Sonntag, 1. August 2021

Udorallala: Top Songs 14/?

Im Dudel-Radio spielen sie gerne die Hits der 70er oder 80er, doch „meine“ Hits sind da nie dabei. In loser Folge schreibe ich deshalb über einzelne Songs und warum sie so wichtig, bahnbrechend oder anders wie bedeutend sind. Für mich, für Dich, für uns alle.
Ding Dong – That`s my Song!

Abwärts - Computerstaat
Wir schreiben das Jahr 1980. Deutschland kurz vor Ende der sozialliberalen Koalition. In Hamburg, neben Düsseldorf eine weitere Hochburg des deutschen Frühpunks, schreit Frank Z. mit Abwärts die herrlichen Phrasen ins Mikro, die gerade heute (Covid-19 Pandemie, Russland und China Bashing) wieder aktuell sind.

- ARBEITSAUFTRÄGE -
**1)** Stimmen diese Aussagen mit dem Blogeintrag überein? Antworte bei jeder mit Ja oder Nein und zitiere die Worte aus dem Blogeintrag, die das entscheiden. (a) Im Dudel-Radio laufen auch „meine“ Hits. (b) Hamburg wird als Hochburg des deutschen Frühpunks bezeichnet. (c) Der Blogeintrag versetzt die Leser ins Jahr 1990.
**2)** Wer schreit laut dem Blogeintrag bei Abwärts die Phrasen ins Mikro?
**3)** Schreib aus dem Blogeintrag genau den Teil ab, der mit den Worten „Im Dudel-Radio spielen“ beginnt, und hör nach „wieder aktuell sind.“ auf.

- GEGEBENE INFORMATIONEN -
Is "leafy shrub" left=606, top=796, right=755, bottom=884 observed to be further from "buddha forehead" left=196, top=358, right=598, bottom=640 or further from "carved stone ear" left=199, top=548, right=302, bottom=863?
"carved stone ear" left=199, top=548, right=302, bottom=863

- ERWARTETE ANTWORTEN -
**1)**
(a) Nein: „Hits sind da nie dabei“
(b) Ja: „In Hamburg, neben Düsseldorf eine weitere Hochburg des deutschen Frühpunks“
(c) Nein: „Wir schreiben das Jahr 1980.“

**2)** Frank Z.

**3)**
Im Dudel-Radio spielen sie gerne die Hits der 70er oder 80er, doch „meine“ Hits sind da nie dabei. In loser Folge schreibe ich deshalb über einzelne Songs und warum sie so wichtig, bahnbrechend oder anders wie bedeutend sind. Für mich, für Dich, für uns alle.
Ding Dong – That`s my Song!

Abwärts - Computerstaat
Wir schreiben das Jahr 1980. Deutschland kurz vor Ende der sozialliberalen Koalition. In Hamburg, neben Düsseldorf eine weitere Hochburg des deutschen Frühpunks, schreit Frank Z. mit Abwärts die herrlichen Phrasen ins Mikro, die gerade heute (Covid-19 Pandemie, Russland und China Bashing) wieder aktuell sind.